O preocupante é que alguns exorcistas contemporâneos, na ânsia de compreender certos fenômenos preternaturais, chegaram a consultar ou recomendar leituras de Kardec, sem saber que seu sistema doutrinário nega princípios básicos do cristianismo, como a encarnação única de Cristo, a ressurreição da carne, o julgamento imediato e a impossibilidade de qualquer comunicação com os mortos sem a permissão excepcional de Deus.
Essa abordagem não é simplesmente uma opinião teológica discutível, mas uma doutrina errônea que nega uma verdade definida pela Igreja: que o julgamento específico ocorre imediatamente após a morte (cf. Hb 9:27: "E, como aos homens está ordenado morrerem uma só vez, vindo depois disto o juízo"). Além disso, reintroduz esquemas dualistas e esotéricos típicos do antigo gnosticismo, sempre combatido pela Igreja (cf. 1 Jo 4,1-3; Cl 2,8).
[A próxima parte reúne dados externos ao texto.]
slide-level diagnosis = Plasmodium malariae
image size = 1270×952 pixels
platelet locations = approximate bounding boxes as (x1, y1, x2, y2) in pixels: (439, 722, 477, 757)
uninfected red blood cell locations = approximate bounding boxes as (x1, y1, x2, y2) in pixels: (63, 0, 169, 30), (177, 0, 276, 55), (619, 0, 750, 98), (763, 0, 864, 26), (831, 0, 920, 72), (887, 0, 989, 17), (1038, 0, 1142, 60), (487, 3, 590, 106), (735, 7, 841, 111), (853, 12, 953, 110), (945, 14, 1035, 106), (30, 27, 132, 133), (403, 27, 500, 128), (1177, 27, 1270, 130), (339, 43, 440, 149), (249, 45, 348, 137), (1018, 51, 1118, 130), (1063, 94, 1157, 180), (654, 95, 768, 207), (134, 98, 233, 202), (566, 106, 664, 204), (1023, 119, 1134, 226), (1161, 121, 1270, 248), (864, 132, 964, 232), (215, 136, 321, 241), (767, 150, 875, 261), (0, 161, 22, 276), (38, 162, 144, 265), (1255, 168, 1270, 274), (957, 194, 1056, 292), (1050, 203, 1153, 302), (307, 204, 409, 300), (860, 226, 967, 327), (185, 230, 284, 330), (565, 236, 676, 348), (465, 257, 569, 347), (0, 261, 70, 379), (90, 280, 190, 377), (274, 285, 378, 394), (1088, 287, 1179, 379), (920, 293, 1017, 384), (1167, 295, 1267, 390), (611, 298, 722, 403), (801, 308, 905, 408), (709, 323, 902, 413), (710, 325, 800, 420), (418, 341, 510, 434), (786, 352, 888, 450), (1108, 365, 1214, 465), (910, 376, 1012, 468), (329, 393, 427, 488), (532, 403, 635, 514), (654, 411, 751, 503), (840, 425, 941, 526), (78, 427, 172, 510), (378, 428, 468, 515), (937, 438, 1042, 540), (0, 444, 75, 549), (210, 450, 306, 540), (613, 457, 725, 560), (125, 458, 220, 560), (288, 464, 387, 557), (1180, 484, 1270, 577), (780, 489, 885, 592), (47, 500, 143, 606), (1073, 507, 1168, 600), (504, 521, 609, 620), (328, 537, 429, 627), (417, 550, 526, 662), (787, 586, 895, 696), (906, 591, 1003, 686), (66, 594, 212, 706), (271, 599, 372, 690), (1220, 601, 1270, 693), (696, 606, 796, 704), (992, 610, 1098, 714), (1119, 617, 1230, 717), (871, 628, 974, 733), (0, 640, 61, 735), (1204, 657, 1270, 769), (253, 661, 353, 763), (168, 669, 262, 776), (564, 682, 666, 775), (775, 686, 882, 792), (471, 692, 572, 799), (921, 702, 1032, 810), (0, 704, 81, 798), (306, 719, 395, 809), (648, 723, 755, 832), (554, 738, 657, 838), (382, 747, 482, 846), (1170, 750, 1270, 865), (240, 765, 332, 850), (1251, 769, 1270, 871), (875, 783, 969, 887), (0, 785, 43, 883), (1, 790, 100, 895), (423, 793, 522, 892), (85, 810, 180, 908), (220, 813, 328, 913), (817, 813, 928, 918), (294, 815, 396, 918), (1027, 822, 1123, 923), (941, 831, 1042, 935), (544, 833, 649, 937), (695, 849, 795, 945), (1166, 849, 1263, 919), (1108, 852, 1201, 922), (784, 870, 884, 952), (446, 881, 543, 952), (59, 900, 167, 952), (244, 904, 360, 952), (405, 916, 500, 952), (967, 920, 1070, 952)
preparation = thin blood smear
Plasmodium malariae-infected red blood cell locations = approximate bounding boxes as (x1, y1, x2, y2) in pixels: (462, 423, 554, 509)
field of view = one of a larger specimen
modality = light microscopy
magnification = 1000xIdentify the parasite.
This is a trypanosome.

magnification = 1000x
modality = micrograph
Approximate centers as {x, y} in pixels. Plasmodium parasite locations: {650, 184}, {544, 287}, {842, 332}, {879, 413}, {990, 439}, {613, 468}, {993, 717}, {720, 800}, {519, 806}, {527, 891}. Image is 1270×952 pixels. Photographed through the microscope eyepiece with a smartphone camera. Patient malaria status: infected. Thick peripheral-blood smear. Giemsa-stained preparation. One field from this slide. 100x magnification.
2. O testemunho unânime da fé católica: Bíblia, Magistério e Teologia
A tese de que algumas almas humanas permanecem errantes após a morte, sem terem sido julgadas por Deus, contradiz frontalmente o consenso doutrinário da fé católica sustentado ao longo dos séculos pela Sagrada Escritura, pelos Padres e Doutores da Igreja, pelo Magistério e pelo Catecismo da Igreja Católica. Este ensinamento não é uma mera opinião teológica, mas uma verdade definitiva, que faz parte do núcleo da escatologia cristã: imediatamente após a morte, cada alma comparece diante de Deus e recebe seu julgamento particular.
2.1. A Sagrada Escritura
Numerosas passagens bíblicas ensinam claramente que a morte é imediatamente seguida pelo julgamento, sem um estágio intermediário de peregrinação ou incerteza:
- Hebreus 9:27: "Aos homens está ordenado morrerem uma só vez, vindo depois disto o juízo."
Esta declaração direta elimina a possibilidade de uma alma errante sem ter recebido o veredito divino.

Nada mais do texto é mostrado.